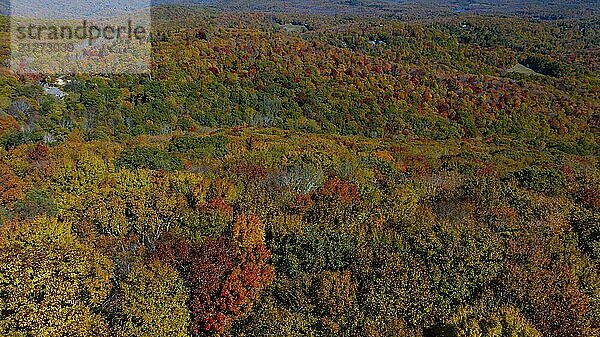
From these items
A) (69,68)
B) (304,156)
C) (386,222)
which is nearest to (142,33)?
(69,68)

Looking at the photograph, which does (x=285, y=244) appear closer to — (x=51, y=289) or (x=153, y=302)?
(x=153, y=302)

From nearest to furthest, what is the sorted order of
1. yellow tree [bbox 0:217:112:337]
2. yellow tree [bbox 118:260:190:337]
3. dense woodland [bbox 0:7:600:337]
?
yellow tree [bbox 0:217:112:337], yellow tree [bbox 118:260:190:337], dense woodland [bbox 0:7:600:337]

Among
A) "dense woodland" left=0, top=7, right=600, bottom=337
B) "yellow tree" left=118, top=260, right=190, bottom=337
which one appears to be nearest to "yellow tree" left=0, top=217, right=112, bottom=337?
"dense woodland" left=0, top=7, right=600, bottom=337

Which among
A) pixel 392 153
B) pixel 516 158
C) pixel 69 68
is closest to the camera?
pixel 392 153

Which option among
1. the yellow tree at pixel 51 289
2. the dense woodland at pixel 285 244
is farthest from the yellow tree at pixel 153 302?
the yellow tree at pixel 51 289

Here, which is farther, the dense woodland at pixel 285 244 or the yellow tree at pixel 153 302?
the dense woodland at pixel 285 244

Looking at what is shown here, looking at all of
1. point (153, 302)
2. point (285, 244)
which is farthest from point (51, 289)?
point (285, 244)

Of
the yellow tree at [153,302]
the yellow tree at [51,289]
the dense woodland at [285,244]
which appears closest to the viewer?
the yellow tree at [51,289]

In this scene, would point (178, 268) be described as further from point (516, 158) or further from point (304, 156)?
point (516, 158)

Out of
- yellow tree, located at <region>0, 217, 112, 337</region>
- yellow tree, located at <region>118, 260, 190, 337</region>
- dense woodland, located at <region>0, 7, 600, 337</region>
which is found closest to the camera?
yellow tree, located at <region>0, 217, 112, 337</region>

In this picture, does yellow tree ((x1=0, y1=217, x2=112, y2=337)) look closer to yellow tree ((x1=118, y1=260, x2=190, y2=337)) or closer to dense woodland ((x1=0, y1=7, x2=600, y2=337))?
dense woodland ((x1=0, y1=7, x2=600, y2=337))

(Directions for this task) Reproduce each entry verbatim, excluding any embedded images.

(Finished exercise)
From these items
A) (69,68)
B) (304,156)
C) (386,222)
which is nearest to (142,33)?
(69,68)

Looking at the photograph, which does (x=285, y=244) appear closer to — (x=51, y=289) or (x=153, y=302)?
(x=153, y=302)

From nearest to furthest, what is the sorted order of
1. yellow tree [bbox 0:217:112:337]
2. yellow tree [bbox 118:260:190:337]
3. dense woodland [bbox 0:7:600:337]
?
yellow tree [bbox 0:217:112:337], yellow tree [bbox 118:260:190:337], dense woodland [bbox 0:7:600:337]

Among
A) "dense woodland" left=0, top=7, right=600, bottom=337
B) "yellow tree" left=118, top=260, right=190, bottom=337
which one appears to be nearest to "yellow tree" left=0, top=217, right=112, bottom=337?
"dense woodland" left=0, top=7, right=600, bottom=337

Which among
A) pixel 392 153
B) pixel 516 158
C) pixel 69 68
is closest to the camera?
pixel 392 153

Which option among
1. the yellow tree at pixel 51 289
2. the dense woodland at pixel 285 244
is farthest from the yellow tree at pixel 153 302?
the yellow tree at pixel 51 289

Here, which is farther, the dense woodland at pixel 285 244 or the yellow tree at pixel 153 302?
the dense woodland at pixel 285 244

Looking at what is shown here, looking at all of
1. point (153, 302)
2. point (285, 244)
which is farthest from point (51, 289)?
point (285, 244)

Of
the yellow tree at [153,302]
the yellow tree at [51,289]
the dense woodland at [285,244]
which appears closest to the viewer?
the yellow tree at [51,289]

In this scene, would point (178, 268) be described as further from point (516, 158) or further from point (304, 156)?
point (516, 158)

Out of
- yellow tree, located at <region>0, 217, 112, 337</region>
- yellow tree, located at <region>118, 260, 190, 337</region>
- dense woodland, located at <region>0, 7, 600, 337</region>
which is found closest to the camera?
yellow tree, located at <region>0, 217, 112, 337</region>

In this picture, does yellow tree ((x1=0, y1=217, x2=112, y2=337)) look closer to yellow tree ((x1=118, y1=260, x2=190, y2=337)) or closer to dense woodland ((x1=0, y1=7, x2=600, y2=337))?
dense woodland ((x1=0, y1=7, x2=600, y2=337))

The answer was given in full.